Aus der 4TB WD und der 3TB Seagate könntest du ein Mirror mit 3TB erstellen.
Willst du ein Raid5 mit einer dritten Platte einrichten, sollte diese dann eine 3TB sein. Da hättest du ~6TB "Nutzkapazität". Eine größere macht keinen Sinn, da hier dann die 3TB Seagate limitiert.



Dragonheart100 schrieb:


> - Kann ich bisher verwendete HDDs von horizontal nach vertikal drehen (und umgekehrt) ohne eine erhöhte Ausfalltate zur riskieren?


Bei so etwas scheiden sich die Geister...
Es ist einerseits richtig, dass der Wechsel der Richtung der mechanischen Belastung zu einem höheren Ausfallrisiko führen kann.
Würdest du Festplatten aus einem System wiederverwenden, welche 2 oder 3 Jahre lang wirklich 24/7 gelaufen sind (was ich dann so oder so nicht empfehlen würde), würde ich die Einbaurichtung nicht ändern!
Bei Platten, die vielleicht nur ein paar hundert Stunden in einem Desktop-PC gelaufen sind, macht das mMn. keinen Unterschied!



Dragonheart100 schrieb:


> - Wäre der Server auch für die Wiedergabe von DVDs / Blu Rays geeignet oder sollte ich mir dafür lieber ein separates Gerät zulegen?


Dafür würde ich ein eigenständiges Gerät empfehlen!


----------



## Dragonheart100 (10. August 2018)

Erstmal vielen Dank für deine Antwort!

Ich denke, dass ich auch zunächst OMV verwenden / testen werde.

MiniDLNA-Plugin kann nicht für Plex verwendet werden oder doch?
Was wird ansonsten stattdessen auf dem Client benötigt? 



Hatuja schrieb:


> Je nach Client brauchst du eine Backup-Software oder kopierst die Dateien von Hand/Script auf das NAS.
> Eine gesonderte "Backup-Share" auf dem NAS ist hierbei Sinnvoll, die nur eingebunden wird, wenn du auch das Backup durchführst.



Aktuell habe ich Windows, Android und iOS auf dem iPhone laufen.

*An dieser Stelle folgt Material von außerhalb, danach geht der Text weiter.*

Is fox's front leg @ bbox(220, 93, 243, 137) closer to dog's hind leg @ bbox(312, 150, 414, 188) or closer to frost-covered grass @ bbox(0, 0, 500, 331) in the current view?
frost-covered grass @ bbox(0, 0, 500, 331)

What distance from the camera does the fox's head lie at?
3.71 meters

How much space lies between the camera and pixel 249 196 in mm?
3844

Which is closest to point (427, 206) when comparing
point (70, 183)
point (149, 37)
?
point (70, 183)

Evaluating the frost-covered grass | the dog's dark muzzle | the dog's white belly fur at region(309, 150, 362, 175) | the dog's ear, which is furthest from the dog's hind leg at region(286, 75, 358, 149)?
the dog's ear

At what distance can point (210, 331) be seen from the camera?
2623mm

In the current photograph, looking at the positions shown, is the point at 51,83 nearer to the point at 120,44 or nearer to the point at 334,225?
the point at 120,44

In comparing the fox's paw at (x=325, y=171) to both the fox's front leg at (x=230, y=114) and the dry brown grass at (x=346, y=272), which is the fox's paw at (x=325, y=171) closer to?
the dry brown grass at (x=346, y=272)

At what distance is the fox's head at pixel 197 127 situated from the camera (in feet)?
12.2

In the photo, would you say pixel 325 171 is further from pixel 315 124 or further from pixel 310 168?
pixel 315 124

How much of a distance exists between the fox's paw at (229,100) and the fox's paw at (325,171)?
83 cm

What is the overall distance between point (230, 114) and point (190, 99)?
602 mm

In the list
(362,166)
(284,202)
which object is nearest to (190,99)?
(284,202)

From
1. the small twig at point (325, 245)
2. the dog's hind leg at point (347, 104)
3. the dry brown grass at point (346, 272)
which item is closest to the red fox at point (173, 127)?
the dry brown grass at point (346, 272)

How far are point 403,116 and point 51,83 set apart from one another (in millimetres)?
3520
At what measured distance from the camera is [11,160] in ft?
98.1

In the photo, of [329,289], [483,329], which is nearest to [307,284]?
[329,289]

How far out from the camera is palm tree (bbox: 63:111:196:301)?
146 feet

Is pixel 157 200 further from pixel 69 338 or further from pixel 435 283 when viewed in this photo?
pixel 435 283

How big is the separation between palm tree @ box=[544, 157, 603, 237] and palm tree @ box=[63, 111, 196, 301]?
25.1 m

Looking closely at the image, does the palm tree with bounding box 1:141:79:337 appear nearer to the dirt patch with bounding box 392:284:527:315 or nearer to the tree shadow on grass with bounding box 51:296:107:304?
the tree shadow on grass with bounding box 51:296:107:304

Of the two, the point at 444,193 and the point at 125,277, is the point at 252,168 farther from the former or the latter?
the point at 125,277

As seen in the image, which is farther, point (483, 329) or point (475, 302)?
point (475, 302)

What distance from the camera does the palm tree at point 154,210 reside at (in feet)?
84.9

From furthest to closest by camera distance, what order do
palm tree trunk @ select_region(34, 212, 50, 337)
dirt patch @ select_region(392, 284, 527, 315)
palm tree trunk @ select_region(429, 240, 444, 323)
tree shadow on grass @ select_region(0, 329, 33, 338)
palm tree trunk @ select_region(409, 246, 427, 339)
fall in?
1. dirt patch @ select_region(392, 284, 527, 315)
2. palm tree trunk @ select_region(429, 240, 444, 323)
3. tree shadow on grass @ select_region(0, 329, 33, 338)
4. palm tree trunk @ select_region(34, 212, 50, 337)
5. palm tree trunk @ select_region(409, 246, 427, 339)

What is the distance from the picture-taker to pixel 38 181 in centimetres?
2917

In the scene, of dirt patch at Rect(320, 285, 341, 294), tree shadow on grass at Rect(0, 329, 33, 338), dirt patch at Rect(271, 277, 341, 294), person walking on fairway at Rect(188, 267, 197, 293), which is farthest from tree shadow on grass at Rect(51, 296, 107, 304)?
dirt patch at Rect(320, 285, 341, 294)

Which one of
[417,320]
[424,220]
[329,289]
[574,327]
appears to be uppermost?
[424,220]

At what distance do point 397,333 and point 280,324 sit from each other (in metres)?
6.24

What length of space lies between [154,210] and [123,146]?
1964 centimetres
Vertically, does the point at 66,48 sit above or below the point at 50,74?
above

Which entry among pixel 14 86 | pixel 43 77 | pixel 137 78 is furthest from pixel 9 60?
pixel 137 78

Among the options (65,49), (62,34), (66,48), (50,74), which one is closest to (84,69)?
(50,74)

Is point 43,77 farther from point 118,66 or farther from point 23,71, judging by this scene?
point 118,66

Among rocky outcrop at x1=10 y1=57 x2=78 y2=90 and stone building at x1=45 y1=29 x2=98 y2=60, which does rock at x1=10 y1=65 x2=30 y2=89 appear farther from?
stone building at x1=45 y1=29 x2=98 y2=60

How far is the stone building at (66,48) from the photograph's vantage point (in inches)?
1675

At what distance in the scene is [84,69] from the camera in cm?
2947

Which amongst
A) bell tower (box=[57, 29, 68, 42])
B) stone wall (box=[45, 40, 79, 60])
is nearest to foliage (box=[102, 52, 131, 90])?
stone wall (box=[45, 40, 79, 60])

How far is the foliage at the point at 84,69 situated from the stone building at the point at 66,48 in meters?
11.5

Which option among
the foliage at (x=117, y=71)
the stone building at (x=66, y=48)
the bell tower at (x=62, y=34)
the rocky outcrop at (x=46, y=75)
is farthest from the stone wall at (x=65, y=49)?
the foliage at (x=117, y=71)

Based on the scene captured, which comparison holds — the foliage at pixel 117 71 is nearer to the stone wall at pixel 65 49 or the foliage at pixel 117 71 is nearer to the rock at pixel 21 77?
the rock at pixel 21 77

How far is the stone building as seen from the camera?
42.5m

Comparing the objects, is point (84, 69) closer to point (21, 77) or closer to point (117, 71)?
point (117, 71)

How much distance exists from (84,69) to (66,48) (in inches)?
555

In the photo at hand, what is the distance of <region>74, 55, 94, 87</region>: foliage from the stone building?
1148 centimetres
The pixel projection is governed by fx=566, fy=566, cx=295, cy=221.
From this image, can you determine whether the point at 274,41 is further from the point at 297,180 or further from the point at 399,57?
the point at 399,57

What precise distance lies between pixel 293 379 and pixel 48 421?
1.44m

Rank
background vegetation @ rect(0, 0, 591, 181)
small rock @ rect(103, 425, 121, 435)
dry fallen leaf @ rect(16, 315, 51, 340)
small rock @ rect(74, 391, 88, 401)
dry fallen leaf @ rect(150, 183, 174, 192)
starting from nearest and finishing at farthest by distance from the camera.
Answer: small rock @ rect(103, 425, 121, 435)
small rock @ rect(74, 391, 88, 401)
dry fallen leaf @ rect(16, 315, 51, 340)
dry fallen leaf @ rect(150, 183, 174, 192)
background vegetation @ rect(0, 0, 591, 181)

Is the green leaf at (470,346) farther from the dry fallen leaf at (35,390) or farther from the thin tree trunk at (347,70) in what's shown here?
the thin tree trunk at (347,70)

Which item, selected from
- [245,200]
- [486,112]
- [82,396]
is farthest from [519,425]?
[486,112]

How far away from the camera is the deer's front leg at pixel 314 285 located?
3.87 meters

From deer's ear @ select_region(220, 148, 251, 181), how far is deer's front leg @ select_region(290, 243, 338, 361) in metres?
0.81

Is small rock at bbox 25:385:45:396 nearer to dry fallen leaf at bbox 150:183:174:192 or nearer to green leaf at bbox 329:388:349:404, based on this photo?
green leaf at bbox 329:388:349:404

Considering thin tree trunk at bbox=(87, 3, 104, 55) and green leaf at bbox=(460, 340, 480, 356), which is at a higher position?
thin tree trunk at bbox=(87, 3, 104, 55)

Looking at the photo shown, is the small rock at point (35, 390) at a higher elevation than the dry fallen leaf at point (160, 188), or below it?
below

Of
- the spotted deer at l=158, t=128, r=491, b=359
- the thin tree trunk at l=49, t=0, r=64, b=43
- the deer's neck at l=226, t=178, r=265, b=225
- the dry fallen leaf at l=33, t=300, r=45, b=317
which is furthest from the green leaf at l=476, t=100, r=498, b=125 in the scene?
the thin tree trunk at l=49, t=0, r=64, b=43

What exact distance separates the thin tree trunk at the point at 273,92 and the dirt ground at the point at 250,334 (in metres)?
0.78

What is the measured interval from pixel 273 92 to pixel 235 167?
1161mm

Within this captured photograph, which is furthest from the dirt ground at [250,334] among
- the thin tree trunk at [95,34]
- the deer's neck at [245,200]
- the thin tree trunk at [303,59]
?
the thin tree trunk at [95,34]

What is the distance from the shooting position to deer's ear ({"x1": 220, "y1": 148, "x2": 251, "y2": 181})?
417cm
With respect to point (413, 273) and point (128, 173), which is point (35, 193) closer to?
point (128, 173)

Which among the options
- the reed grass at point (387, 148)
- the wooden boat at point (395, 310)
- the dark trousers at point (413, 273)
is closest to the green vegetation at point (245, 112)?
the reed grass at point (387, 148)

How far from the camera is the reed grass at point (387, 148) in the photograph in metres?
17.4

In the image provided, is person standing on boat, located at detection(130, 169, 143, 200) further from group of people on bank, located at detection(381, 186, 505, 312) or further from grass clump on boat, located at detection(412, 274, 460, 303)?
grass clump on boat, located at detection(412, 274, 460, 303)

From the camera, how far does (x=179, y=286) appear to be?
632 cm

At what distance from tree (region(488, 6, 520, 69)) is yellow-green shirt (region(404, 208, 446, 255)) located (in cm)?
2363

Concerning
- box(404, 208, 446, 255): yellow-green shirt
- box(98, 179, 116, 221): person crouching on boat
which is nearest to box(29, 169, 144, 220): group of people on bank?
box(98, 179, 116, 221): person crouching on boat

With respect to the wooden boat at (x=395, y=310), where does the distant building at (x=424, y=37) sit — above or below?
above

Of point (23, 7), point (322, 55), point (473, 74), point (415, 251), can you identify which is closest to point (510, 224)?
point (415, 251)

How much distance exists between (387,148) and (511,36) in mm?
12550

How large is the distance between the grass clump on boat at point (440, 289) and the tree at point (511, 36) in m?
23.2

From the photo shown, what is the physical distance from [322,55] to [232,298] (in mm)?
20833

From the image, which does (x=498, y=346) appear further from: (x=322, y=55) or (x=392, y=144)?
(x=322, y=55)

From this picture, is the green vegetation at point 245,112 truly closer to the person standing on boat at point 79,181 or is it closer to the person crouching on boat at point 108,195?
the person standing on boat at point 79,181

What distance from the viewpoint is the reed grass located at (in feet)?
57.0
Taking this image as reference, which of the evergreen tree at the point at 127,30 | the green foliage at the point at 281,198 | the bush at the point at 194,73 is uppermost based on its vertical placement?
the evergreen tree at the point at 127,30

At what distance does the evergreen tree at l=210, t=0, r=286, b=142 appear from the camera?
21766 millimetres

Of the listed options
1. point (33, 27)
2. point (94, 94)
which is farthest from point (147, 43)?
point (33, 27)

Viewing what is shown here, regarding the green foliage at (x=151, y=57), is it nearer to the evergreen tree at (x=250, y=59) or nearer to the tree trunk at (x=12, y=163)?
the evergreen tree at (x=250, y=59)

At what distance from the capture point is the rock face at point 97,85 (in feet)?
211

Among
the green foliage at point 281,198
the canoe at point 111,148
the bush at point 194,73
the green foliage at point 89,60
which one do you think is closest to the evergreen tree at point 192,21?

D. h. du kannst hier keine bestimmte Software empfehlen?

Okay, dann werde ich mal selbst suchen / rumprobieren für das Backup auf einer externen HDD, nachdem ich den Rest eingerichtet habe und alles läuft.



Hatuja schrieb:


> Je nach Smartphone/OS und Anwendungsfall sind zusätzliche Apps nötig. Viele Dateimanager unter Android können SMB-Share ansprechen und somit auf das NAS zugreifen.



Okay, gut. Gibt / Kennst du auch Apps für iOS (ja meine Freundin hat leider eins...)?

Ist mir dann auch bewusst geworden, dass das NAS ständig laufen müsste. Dann kaufe ich mir lieber mal  einen RaspberryPi o. ä. Macht vermutlich auch Sinn die Sachen physikalisch zu trennen.



Hatuja schrieb:


> Ja, das geht. Du verlierst allerdings Speicherplatz, da das kleinste Volume als "Maß" genommen wird.
> Aus der 4TB WD und der 3TB Seagate könntest du ein Mirror mit 3TB erstellen.
> Willst du ein Raid5 mit einer dritten Platte einrichten, sollte diese dann eine 3TB sein. Da hättest du ~6TB "Nutzkapazität". Eine größere macht keinen Sinn, da hier dann die 3TB Seagate limitiert.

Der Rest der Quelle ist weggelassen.